Begitu juga dengan hadits Nabi yang berbunyi: Tiadalah orang miskin itu dengan berkeliling untuk meminta-minta terhadap manusia, lalu ditolak akan dia oleh satu suap, dua suap atau satu butir dan dua butir kurma. Lalu orang bertanya: Ialah orang yang tidak mempunyai orang kaya yang membantunya, dan orang tidak mengetahui nasabnya, supaya orang bersedekah dengannya dan diapun tidak pernah meminta-minta dengan orang lain.

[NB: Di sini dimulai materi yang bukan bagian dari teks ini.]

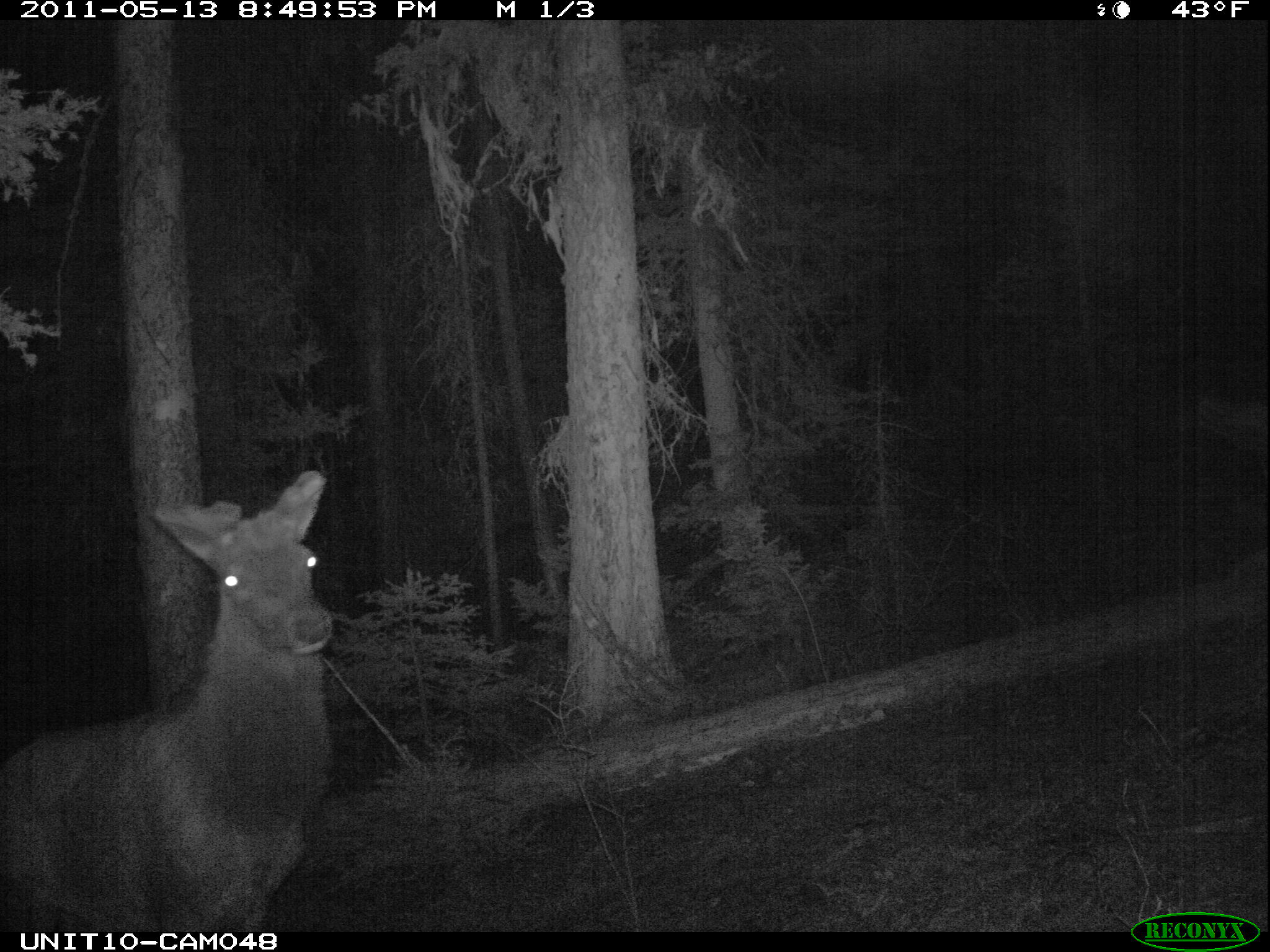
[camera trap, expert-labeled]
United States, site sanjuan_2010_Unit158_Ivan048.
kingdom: Animalia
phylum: Chordata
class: Mammalia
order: Artiodactyla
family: Cervidae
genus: Cervus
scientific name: Cervus elaphus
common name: red deer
Cervus elaphus (red deer).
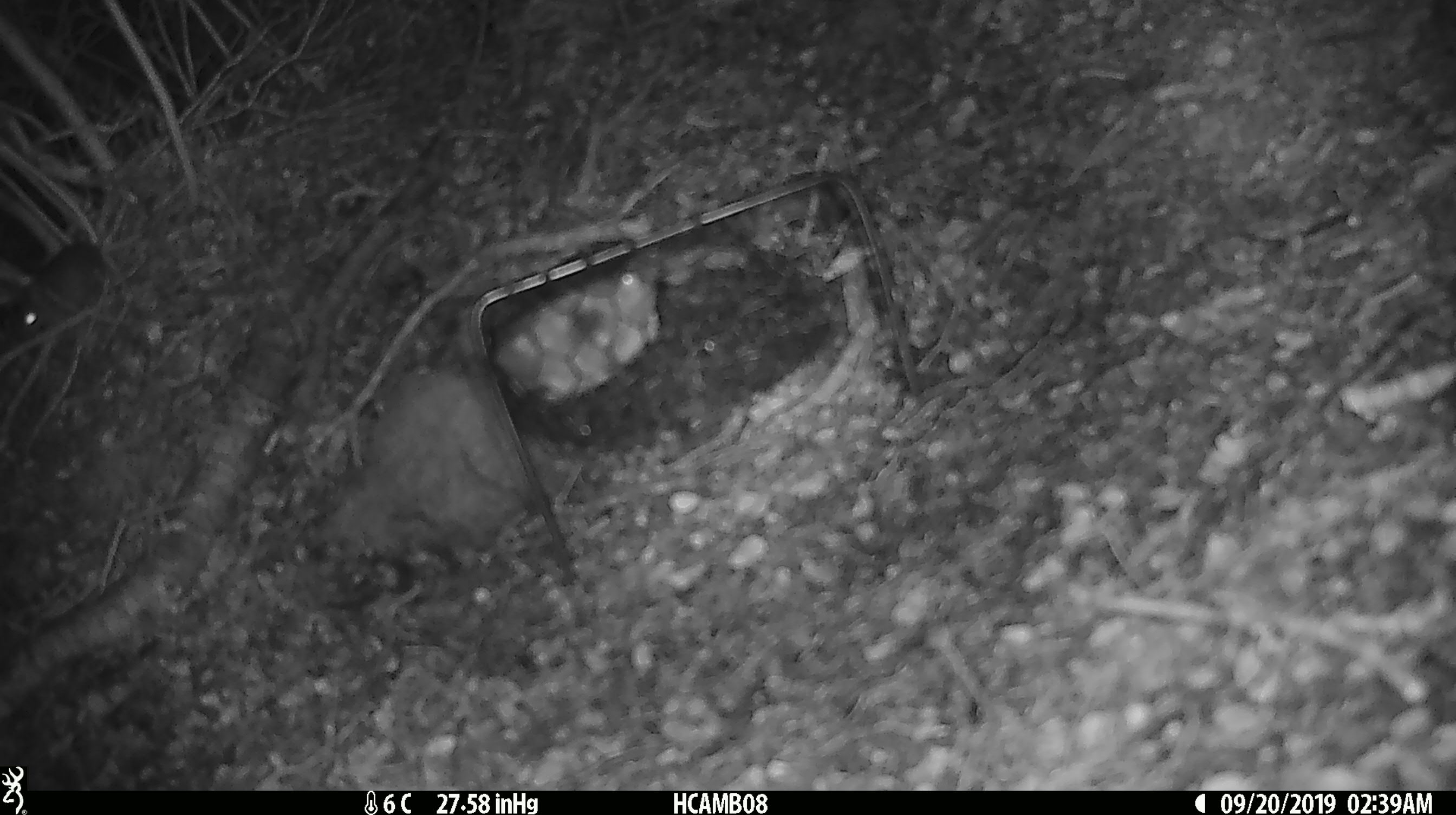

Namun yang menjadi catatan bersama, betapapun perbedaan ulama memahami makna faqir dan miskin, secara substansinya sama. Yaitu sama-sama tidak mampu, sama-sama melarat, sengsara, tidak berkecukupan dan sama-sama membutuhkan bantuan dan pertolongan untuk menjalani hidupnya. Kadang orang miskin hidupnya lebih melarat dari orang faqir namun mereka tidak mau meminta-minta kerumah orang lain atau mengemis dijalan-jalan karena mereka merasa malu dan tetap ingin berusaha.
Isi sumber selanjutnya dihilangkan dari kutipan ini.